L’événement est spectaculaire car sans précédent. Et pour cause : tous les pays du monde sans exception rêvent de partager durant deux ans aux côtés des grandes nations le plus célèbre podium de la scène diplomatique mondiale, de pouvoir ainsi peser sur les décisions de l’organe suprême des Nations unies. Même les diplomates saoudiens de l’enceinte onusienne à New York ont été pris par surprise, eux qui travaillaient d’arrache-pied pour faire bonne figure dans la nouvelle responsabilité qui leur était promise. Nombre d’observateurs prédisent d’ailleurs déjà que la famille régnante, les Saoud, pourrait regretter une décision assimilée par d’aucuns à «se tirer une balle dans le pied» en renonçant à une place au firmament diplomatique.
Mais les Saoud, en personnes avisées, savent très bien ce qu’ils font. Leurs frustrations dans le dossier syrien sont à la mesure du geste énorme qu’ils posent. Et on peut se demander si la cible de leur ire immense ne se situerait pas plutôt autant à Washington qu’à New York. En effet, leur soutien en finances et en armes aux rebelles syriens reste handicapé par l’inertie ou l’indécision américaine dans ce dossier. Riyad n’entend pas promouvoir les libertés au pays de Bachar el-Assad, cela se saurait. Des libertés, il n’y en a d’ailleurs guère en Arabie.
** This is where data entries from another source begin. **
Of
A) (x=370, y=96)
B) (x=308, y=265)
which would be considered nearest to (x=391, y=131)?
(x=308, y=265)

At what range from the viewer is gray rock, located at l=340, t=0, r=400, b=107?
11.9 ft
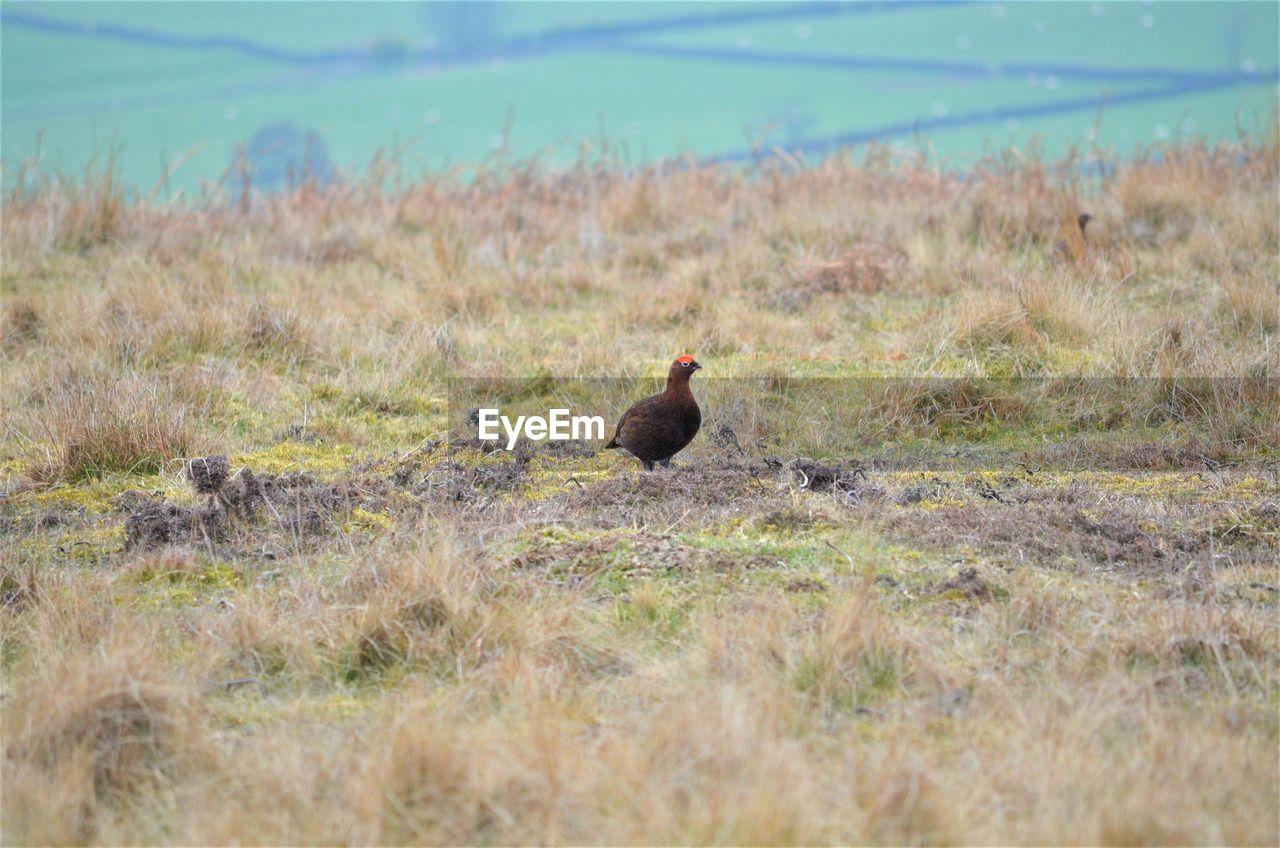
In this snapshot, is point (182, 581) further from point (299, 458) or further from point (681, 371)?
point (681, 371)

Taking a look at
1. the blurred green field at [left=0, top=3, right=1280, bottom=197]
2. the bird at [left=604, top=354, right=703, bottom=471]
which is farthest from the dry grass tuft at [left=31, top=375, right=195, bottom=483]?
the blurred green field at [left=0, top=3, right=1280, bottom=197]

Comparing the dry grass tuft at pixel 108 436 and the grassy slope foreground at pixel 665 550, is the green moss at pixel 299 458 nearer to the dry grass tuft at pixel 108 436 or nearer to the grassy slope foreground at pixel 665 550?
the grassy slope foreground at pixel 665 550

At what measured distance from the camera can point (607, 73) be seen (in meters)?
50.9

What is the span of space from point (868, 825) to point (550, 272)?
26.4 ft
Mais les Saoudiens veulent en revanche préserver leur statut autoproclamé de «gardiens des Lieux saints de l’islam», à savoir le leadership incontesté au sein de l’islam sunnite, en guerre contre le chiisme en Syrie, selon la lecture saoudienne.
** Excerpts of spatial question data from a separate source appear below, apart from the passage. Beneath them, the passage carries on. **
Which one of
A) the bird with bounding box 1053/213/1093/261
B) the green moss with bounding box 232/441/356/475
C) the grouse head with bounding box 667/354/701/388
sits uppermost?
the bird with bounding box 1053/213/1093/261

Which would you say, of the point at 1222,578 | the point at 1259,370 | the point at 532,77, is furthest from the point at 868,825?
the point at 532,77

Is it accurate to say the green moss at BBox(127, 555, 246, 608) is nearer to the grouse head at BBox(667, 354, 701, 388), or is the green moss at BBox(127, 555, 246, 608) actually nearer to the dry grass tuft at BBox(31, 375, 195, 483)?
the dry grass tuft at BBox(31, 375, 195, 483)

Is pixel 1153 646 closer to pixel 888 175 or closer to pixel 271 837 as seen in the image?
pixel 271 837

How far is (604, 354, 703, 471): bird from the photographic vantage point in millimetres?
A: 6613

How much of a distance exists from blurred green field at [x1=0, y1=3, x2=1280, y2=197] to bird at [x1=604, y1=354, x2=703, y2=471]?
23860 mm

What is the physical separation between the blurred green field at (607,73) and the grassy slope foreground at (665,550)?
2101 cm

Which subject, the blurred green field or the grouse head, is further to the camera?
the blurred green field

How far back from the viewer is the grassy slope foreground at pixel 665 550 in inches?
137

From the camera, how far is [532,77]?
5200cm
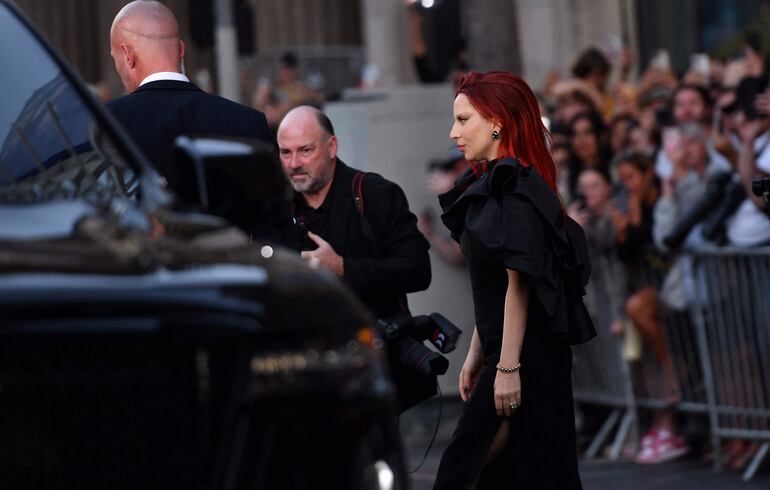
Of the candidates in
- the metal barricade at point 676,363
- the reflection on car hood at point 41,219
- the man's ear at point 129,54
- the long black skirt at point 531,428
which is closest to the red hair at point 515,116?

Les Saoud, comme tous dirigeants, ne se préoccupent que de leurs intérêts bien calculés. Ainsi ont-ils ouvertement pris parti cet été pour le camp en Egypte qui vient de renverser les Frères musulmans arrivés au pouvoir au Caire par les urnes en 2012. Non par souci de plaire au peuple descendu par millions dans les rues d’Egypte. Riyad n’entend pas promouvoir la démocratie en Egypte, cela se saurait. Mais les Saoudiens veulent en revanche couper l’herbe sous le pied d’un mouvement comme les Frères musulmans qui ose fonder son action politique sur l’islam et parvient même à gagner des élections. Des élections? Que Dieu en préserve l’Arabie Saoudite!
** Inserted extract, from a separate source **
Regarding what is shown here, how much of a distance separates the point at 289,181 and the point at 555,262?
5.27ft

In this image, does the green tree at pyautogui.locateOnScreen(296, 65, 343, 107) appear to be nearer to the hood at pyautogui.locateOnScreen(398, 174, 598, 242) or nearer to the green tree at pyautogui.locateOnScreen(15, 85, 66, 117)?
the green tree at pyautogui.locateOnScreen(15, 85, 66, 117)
La décision saoudienne de renoncer à un siège prestigieux au Conseil de sécurité des Nations unies convoque certes une indignation sans doute sincère relative au sort tragique des populations de Syrie sous les bombes de leur propre régime. Mais les Saoudiens ont en définitive une approche très politisée des droits de l’homme : ce pays où toutes les libertés sont bafouées en permanence, où la femme jouit d’un statut inférieur à l’homme, où les partis politiques n’ont pas droit de cité, où l’on coupe chaque semaine la tête de criminels au sabre en place publique, ce pays, donc, a tout à fait raison de créer l’événement pour que la cause des Syriens suppliciés soit mieux entendue et défendue. Mais ces Saoud devraient aussi et en même temps se regarder dans le miroir avant de faire la leçon au monde.